• EXERCISE DESCRIPTION:
Copy out, word for word, the lines from the start of the data below through the line containing "Namibia, site unknown, 2014:01:22 16:50:59.", and no others.

Extracted data entries:

##############################

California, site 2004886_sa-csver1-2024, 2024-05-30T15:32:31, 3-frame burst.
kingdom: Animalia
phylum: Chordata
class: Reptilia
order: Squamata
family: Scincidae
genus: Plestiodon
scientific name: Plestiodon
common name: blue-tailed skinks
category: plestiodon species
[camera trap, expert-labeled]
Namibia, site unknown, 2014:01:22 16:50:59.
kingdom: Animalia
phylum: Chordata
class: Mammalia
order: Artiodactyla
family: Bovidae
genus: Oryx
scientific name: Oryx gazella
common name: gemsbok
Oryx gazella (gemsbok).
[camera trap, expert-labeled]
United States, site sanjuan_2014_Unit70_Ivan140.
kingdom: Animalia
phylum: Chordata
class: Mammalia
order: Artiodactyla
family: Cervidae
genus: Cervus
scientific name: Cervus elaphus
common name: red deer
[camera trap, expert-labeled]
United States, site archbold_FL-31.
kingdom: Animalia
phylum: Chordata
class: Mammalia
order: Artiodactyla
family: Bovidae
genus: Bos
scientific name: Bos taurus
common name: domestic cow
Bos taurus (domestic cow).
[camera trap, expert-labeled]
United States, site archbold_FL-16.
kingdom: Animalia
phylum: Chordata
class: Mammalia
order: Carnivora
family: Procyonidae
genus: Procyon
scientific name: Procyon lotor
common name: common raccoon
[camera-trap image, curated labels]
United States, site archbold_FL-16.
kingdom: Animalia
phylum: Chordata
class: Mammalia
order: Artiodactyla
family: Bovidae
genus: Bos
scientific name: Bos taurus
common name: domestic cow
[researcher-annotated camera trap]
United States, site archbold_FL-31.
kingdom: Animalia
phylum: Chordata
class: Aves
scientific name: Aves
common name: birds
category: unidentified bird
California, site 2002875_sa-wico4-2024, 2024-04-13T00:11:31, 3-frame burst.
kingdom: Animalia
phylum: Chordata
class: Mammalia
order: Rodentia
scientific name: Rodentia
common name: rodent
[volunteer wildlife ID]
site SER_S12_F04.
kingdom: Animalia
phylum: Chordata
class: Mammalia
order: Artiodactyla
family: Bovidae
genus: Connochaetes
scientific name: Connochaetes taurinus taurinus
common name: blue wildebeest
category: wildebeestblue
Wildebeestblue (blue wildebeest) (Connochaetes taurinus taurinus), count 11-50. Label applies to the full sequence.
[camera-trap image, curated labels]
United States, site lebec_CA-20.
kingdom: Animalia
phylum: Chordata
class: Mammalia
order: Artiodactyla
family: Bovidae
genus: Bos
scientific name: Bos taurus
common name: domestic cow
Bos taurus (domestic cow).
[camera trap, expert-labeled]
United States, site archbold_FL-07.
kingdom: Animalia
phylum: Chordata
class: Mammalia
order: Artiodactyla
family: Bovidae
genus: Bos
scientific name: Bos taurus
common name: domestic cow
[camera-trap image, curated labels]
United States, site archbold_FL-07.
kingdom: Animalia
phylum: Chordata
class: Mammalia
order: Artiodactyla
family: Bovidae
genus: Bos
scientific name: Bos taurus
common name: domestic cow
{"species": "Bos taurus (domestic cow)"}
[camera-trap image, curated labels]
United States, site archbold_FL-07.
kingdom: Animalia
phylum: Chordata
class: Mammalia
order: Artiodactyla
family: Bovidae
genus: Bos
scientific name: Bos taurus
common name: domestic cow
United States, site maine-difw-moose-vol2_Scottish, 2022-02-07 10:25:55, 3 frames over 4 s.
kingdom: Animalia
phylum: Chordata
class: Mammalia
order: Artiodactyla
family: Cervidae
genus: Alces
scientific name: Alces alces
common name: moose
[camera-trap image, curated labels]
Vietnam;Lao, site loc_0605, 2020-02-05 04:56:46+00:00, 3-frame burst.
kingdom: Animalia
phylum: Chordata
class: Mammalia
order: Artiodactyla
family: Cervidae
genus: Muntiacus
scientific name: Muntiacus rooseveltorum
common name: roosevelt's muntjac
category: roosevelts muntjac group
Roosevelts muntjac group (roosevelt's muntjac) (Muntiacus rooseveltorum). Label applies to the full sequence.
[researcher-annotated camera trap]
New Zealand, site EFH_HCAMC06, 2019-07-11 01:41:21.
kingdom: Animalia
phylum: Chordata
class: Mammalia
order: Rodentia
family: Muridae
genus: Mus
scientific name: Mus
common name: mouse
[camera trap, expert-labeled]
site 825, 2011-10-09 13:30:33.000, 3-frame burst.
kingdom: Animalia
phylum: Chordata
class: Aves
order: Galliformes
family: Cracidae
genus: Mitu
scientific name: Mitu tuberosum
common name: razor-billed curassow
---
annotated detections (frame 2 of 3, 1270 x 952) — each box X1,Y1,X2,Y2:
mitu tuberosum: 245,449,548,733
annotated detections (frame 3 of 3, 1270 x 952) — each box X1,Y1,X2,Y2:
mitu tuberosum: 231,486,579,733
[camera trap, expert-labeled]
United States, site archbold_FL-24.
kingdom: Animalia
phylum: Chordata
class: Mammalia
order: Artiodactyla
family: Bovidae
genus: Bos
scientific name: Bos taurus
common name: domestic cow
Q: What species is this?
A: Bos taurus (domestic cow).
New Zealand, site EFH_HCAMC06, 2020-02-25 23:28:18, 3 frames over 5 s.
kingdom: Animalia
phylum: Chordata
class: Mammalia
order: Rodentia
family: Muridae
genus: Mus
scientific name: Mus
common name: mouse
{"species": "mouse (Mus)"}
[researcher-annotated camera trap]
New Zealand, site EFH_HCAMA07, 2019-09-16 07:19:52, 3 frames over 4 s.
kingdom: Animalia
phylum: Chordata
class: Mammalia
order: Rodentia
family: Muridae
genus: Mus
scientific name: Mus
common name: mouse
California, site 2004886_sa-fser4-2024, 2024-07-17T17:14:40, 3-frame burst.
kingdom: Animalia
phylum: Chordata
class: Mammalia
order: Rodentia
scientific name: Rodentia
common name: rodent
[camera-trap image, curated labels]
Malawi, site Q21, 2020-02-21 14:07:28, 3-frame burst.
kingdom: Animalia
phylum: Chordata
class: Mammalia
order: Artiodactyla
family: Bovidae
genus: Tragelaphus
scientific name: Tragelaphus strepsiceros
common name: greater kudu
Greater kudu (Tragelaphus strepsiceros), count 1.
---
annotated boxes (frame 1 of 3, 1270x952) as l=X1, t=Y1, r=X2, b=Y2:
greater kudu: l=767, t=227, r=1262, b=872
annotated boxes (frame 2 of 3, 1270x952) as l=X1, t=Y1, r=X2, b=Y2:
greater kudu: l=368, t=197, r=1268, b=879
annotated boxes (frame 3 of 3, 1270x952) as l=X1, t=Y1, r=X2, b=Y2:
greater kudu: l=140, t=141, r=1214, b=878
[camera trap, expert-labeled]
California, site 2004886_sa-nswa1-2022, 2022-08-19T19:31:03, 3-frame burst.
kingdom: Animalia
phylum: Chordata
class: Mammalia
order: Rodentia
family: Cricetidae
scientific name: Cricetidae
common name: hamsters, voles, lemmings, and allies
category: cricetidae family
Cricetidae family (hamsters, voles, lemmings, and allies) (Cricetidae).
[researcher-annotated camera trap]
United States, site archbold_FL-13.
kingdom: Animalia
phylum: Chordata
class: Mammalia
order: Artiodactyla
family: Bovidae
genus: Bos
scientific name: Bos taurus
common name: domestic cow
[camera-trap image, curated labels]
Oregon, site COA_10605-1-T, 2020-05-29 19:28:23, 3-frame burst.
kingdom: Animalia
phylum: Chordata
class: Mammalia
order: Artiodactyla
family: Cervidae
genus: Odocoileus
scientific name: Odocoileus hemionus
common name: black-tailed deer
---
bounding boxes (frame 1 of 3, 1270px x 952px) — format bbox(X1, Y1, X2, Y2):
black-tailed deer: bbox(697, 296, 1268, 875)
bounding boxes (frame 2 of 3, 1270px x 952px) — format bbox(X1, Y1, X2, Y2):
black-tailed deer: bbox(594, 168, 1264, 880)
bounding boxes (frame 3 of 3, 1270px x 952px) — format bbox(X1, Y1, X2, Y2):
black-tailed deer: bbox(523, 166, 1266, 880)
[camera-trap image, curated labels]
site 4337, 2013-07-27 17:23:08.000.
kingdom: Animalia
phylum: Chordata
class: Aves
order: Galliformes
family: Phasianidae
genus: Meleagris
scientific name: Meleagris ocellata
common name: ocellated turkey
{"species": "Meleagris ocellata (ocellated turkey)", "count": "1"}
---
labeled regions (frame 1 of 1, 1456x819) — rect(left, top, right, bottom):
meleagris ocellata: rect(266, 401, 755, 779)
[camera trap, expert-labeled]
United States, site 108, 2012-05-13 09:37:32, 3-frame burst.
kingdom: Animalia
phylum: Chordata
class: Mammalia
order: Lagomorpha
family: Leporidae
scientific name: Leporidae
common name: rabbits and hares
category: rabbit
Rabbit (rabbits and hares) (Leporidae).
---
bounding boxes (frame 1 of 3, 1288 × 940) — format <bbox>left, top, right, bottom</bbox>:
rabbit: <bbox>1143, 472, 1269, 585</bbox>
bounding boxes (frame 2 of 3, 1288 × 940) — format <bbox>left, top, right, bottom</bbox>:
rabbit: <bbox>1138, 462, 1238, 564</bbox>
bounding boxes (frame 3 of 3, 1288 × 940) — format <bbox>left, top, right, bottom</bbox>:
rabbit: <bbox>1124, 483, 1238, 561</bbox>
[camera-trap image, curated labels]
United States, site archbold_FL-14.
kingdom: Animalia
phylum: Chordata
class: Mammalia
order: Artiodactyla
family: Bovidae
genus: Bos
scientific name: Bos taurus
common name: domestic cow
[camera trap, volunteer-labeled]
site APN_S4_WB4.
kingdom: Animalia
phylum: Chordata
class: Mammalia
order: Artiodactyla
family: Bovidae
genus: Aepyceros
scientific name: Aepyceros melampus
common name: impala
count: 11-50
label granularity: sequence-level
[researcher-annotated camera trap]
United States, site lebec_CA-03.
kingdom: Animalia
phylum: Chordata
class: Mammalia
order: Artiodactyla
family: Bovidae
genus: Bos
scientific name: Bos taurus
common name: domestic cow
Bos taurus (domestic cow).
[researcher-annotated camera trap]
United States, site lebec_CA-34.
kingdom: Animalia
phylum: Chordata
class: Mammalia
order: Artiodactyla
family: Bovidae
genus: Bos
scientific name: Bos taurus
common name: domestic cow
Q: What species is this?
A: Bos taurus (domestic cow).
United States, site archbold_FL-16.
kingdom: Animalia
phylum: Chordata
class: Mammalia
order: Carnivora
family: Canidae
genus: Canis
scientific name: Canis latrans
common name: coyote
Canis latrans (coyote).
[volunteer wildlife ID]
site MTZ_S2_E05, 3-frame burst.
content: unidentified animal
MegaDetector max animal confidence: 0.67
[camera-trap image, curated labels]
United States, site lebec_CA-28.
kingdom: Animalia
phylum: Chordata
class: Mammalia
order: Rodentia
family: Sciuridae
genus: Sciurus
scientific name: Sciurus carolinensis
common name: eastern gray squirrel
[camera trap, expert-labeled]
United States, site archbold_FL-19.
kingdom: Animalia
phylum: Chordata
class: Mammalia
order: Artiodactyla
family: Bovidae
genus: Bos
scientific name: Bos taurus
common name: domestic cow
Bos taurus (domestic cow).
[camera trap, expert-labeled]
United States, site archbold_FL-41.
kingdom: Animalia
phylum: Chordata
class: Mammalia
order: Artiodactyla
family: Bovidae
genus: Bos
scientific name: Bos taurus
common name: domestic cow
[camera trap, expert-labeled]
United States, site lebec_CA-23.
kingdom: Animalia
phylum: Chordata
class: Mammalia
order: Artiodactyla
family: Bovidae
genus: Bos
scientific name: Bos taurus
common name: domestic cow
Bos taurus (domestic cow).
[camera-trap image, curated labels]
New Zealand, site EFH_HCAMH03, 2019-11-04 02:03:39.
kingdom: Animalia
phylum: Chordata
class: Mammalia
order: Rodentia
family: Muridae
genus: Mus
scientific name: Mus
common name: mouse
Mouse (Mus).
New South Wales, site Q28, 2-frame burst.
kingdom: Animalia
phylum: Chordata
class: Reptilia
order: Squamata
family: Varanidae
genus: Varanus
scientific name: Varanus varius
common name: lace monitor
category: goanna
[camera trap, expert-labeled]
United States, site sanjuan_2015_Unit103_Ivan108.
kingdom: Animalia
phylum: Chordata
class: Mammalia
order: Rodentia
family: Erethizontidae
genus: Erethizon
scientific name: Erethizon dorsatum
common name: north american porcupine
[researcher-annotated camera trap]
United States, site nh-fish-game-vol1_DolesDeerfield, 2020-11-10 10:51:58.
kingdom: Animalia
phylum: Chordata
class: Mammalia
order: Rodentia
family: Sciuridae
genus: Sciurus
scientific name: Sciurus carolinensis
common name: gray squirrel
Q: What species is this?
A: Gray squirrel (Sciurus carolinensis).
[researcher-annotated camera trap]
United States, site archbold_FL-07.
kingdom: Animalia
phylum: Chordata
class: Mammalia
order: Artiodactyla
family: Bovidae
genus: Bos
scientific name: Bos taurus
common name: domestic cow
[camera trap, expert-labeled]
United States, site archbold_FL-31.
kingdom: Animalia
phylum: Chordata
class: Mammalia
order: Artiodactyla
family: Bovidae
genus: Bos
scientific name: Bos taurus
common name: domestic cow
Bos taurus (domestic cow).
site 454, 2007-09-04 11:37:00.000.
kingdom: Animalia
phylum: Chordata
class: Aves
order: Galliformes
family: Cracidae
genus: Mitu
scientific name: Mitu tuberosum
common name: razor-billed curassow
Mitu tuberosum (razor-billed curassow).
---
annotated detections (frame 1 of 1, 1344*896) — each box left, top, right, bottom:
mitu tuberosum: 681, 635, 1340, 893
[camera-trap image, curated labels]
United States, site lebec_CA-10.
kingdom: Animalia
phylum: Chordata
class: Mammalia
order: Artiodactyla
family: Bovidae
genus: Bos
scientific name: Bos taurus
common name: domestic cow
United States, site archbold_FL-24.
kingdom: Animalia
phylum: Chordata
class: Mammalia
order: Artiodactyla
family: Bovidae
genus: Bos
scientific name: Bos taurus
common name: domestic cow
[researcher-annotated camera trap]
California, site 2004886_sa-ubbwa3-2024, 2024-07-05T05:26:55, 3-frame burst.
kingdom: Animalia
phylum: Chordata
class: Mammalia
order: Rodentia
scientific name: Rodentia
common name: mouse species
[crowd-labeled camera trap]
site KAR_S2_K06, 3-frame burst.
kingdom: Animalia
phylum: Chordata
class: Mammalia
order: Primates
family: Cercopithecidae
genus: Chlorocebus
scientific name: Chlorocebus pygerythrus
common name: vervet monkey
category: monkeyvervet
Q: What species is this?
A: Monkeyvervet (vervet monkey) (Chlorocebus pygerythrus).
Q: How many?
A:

##############################

• RESPONSE TO THIS EXERCISE:
California, site 2004886_sa-csver1-2024, 2024-05-30T15:32:31, 3-frame burst.
kingdom: Animalia
phylum: Chordata
class: Reptilia
order: Squamata
family: Scincidae
genus: Plestiodon
scientific name: Plestiodon
common name: blue-tailed skinks
category: plestiodon species
[camera trap, expert-labeled]
Namibia, site unknown, 2014:01:22 16:50:59.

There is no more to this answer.